• _Work item_
Output the part of the air conditioning text below between "It is not associated" and "the pressure switch.", inclusive, copied word for word.

• _Text block_
──────────
It's there to provide a back-up vacuum supply when none is available at the intake manifold (i.e. when the throttle is wide open).

It is not associated with refrigeration part of the A/C system.

The reason you cannot add any refrigerant to the system is because (and this is going to sound counter-intuitive) there is no refrigerant in the system.

This is a simple explanation of how your A/C system controls the compressor. Without the compressor to running (which creates a low pressure area in the suction piping) you can't get enough 134a out of the can and into the piping:


Control of the refrigeration cycle (on and off operation of the compressor) is done with a switch that senses low side pressure as an indicator of evaporator pressure. During air temperatures of 60-80°F, the equalized pressures within the charged air conditioning system will close contacts of the pressure switch.

When an air conditioning mode is selected, voltage is supplied to the compressor clutch coil. As the compressor reduces the evaporator pressure to approximately 25 psi , the pressure switch will open, de-energizing the compressor clutch. As system equalizes and the pressure reaches approximately 46 psi , the pressure switch contacts close, re-energizing the clutch coil.
──────────
• _Provided data_
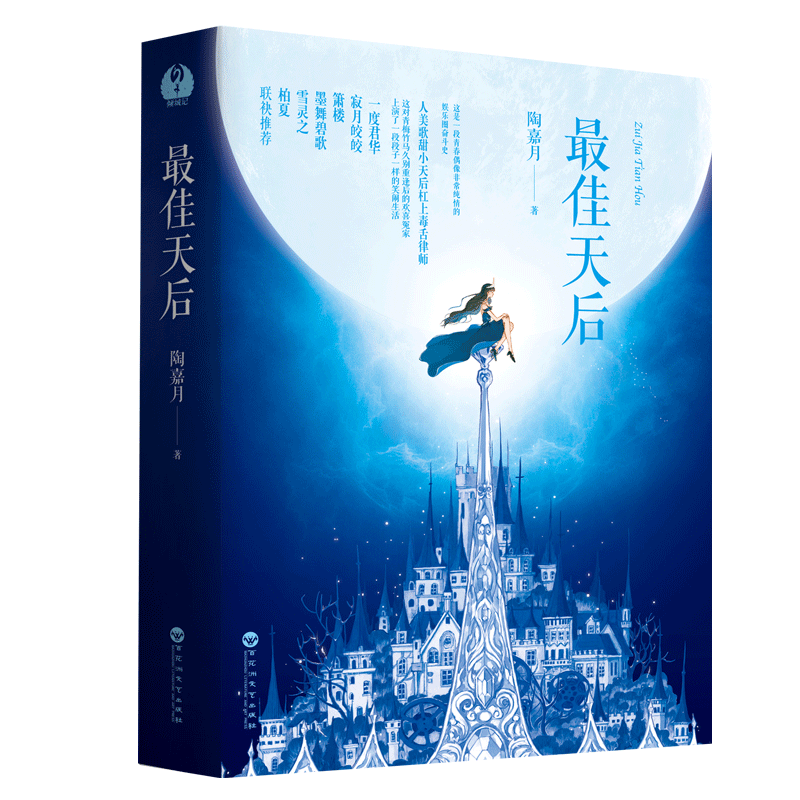 [醉染正版]正版 天后全二册 陶嘉月 著 现当代文学随笔青春文学 情感校园 爱情言情小说 现代都市 情感文艺爱情小说高清大图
──────────
• _Answer to this task_
It is not associated with refrigeration part of the A/C system.

The reason you cannot add any refrigerant to the system is because (and this is going to sound counter-intuitive) there is no refrigerant in the system.

This is a simple explanation of how your A/C system controls the compressor. Without the compressor to running (which creates a low pressure area in the suction piping) you can't get enough 134a out of the can and into the piping:


Control of the refrigeration cycle (on and off operation of the compressor) is done with a switch that senses low side pressure as an indicator of evaporator pressure. During air temperatures of 60-80°F, the equalized pressures within the charged air conditioning system will close contacts of the pressure switch.